● TEXT SHOWN
----------------------------------------

It's not just that the parties are too extravagant, though sometimes they are.
It's the religious ceremony itself that can be somewhat peculiar - only about 12% of American Jews attend religious services once a month, yet we mark coming of age with a religious service. Why do we mark becoming a Jewish adult with a practice in which so few actual Jewish adults invest?
If we think the marker of Jewish adulthood is participation in religious services, why do so few adults do it? Alternately, if we don't really think that participation in religious services is the marker of religious adulthood, why do we celebrate children becoming adults in that way?
As sixteen year old Dan Lazewatsky puts it in Thirteen and A Day, becoming bar mitzvah meant "I had a responsibility to go to services and try to get something from them. Now I could feel truly guilty for sneaking out of Rosh Hashonah services to sit in the hall and play cards."
Put another way, can we articulate a vision of Jewish adulthood which inspires us - adults and children alike - and then celebrate inaugurating our children into that?

----------------------------------------

● REQUIREMENTS
- 1) Copy every question that the passage on Jewish coming of age asks, in the order they appear.
- 2) Pick up the passage on Jewish coming of age right after its last sentence and carry it forward.
The material after this point has no connection to the passage on Jewish coming of age.

----------------------------------------

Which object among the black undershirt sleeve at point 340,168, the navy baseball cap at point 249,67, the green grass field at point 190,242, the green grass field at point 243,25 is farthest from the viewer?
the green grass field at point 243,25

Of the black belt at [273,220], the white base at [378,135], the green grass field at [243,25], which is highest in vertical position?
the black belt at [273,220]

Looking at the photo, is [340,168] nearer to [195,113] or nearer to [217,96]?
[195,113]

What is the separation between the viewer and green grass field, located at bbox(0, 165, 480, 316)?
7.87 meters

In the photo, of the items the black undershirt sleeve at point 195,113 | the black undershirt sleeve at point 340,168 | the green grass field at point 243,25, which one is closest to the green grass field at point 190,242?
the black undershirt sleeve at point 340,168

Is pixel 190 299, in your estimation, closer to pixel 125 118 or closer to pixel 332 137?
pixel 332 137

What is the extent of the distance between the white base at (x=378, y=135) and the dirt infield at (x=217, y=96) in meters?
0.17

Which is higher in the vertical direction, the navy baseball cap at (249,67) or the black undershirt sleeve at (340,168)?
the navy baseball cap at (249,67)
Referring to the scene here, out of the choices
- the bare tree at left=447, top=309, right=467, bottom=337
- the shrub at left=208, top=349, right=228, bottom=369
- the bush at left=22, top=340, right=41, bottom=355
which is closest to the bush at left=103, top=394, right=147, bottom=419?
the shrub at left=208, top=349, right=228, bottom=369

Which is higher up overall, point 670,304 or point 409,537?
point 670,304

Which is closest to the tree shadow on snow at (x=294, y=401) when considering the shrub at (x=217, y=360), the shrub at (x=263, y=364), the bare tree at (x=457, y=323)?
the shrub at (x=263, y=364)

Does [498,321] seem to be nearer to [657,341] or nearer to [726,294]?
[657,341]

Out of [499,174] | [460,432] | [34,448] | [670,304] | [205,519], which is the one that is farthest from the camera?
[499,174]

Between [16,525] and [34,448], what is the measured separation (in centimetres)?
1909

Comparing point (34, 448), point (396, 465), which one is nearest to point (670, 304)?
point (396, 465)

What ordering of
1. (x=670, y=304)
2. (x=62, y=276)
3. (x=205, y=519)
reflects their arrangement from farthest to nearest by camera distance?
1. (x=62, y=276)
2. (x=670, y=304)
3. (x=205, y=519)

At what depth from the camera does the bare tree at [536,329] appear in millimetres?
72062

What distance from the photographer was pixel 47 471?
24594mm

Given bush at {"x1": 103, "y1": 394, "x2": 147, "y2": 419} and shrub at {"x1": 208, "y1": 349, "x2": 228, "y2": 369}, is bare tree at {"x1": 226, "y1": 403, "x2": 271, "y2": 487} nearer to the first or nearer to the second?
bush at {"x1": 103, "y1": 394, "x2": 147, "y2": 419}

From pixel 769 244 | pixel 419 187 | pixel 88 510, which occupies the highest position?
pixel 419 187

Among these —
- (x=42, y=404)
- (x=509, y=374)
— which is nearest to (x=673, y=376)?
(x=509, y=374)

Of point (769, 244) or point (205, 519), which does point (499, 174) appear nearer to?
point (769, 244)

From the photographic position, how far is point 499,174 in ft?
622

----------------------------------------

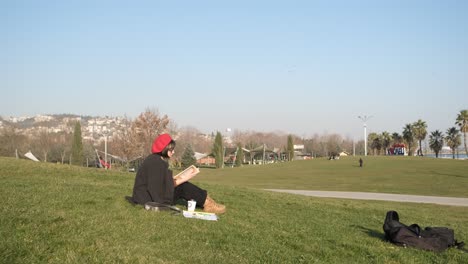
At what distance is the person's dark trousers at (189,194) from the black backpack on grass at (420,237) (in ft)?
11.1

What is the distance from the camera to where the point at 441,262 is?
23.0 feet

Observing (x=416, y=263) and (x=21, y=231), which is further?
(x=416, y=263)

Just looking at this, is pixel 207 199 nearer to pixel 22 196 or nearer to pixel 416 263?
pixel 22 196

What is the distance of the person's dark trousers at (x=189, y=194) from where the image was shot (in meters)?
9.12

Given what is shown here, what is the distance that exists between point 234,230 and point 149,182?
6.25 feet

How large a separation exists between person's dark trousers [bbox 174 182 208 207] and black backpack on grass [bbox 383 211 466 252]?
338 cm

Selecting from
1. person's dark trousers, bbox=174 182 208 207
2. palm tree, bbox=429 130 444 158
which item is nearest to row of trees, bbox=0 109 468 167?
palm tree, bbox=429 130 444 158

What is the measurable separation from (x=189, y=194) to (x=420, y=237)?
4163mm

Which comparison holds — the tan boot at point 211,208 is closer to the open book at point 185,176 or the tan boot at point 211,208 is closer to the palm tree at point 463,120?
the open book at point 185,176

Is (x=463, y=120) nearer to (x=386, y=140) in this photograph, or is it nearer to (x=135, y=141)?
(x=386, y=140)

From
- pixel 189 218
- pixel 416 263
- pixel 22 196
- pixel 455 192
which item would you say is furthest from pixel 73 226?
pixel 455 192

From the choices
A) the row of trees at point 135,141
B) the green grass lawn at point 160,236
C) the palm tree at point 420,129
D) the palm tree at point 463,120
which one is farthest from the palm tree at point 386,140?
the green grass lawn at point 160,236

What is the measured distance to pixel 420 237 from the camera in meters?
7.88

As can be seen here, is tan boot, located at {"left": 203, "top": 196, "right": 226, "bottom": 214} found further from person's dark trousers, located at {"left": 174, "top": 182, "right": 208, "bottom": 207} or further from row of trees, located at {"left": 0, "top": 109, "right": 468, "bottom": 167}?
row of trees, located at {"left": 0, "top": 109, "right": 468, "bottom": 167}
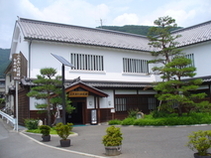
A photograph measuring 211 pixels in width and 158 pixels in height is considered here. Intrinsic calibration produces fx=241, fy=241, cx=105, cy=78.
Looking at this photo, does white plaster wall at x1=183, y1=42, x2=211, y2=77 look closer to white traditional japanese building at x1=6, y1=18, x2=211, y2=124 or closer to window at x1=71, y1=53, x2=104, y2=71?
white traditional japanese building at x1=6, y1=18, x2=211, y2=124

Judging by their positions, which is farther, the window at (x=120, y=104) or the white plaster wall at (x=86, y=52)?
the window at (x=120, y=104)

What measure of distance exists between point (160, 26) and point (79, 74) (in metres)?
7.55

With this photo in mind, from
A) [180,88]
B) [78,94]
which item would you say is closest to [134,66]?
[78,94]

----------------------------------------

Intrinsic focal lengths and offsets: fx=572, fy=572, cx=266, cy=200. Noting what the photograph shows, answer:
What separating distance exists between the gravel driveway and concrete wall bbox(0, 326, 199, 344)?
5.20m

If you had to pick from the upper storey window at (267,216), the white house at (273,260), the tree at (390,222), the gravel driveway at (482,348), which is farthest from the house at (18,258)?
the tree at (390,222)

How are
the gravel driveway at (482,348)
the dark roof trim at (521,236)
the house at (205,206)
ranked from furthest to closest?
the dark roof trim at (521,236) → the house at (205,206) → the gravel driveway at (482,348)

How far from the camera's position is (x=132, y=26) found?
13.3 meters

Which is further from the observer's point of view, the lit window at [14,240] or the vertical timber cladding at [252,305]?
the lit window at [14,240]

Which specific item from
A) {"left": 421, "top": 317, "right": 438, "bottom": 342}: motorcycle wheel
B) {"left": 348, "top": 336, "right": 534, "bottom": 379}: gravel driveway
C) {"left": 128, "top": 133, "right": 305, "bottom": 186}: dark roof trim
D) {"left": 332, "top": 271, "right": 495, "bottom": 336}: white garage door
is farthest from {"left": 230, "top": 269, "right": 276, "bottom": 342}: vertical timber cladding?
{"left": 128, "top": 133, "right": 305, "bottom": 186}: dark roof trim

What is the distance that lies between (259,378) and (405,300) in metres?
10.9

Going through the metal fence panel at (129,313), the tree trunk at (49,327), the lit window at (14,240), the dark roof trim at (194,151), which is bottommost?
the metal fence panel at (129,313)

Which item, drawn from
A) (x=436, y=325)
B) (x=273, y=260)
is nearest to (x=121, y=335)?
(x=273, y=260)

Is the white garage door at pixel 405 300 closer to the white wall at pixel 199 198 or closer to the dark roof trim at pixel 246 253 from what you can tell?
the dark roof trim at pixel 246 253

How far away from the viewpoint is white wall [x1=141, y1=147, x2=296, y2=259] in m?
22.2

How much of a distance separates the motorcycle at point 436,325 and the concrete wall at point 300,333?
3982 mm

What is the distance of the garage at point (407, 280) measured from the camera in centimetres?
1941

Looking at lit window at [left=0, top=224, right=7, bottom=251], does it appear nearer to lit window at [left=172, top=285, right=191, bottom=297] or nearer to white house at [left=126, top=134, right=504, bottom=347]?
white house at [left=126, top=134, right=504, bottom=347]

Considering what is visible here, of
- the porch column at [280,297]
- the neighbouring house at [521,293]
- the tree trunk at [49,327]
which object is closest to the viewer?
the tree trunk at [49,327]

----------------------------------------

● WRITTEN ANSWERS
- 1)
1. Why do we mark becoming a Jewish adult with a practice in which so few actual Jewish adults invest?
2. If we think the marker of Jewish adulthood is participation in religious services, why do so few adults do it?
3. Alternately, if we don't really think that participation in religious services is the marker of religious adulthood, why do we celebrate children becoming adults in that way?
4. Put another way, can we articulate a vision of Jewish adulthood which inspires us - adults and children alike - and then celebrate inaugurating our children into that?

- 2)
I recognize that these are hard questions - there is comfort in familiar ritual. Ritual can give shape to and even elevate emotions.
But ritual alone is empty ritual. It's what's left when the spirit is dead. Our Judaism is a living Judaism, vibrant and dynamic, not a re-enactment of what we imagine our grandparents did.
I speak to lots of adults who say, in essence, "I'm Jewish, but I haven't been in a synagogue since my bar mitzvah, which was a joke." I hope that 20 years from now, when our children are talking to a rabbi, they can report something different.
I dont know where these conversations will lead, but if you are interested in exploring these issues and discussing what we can build here at BHA, please mark your calendar for services and a conversation on April 2 and consider signing up for the upcoming class on the Past and Future of the American Bar Mitzvah.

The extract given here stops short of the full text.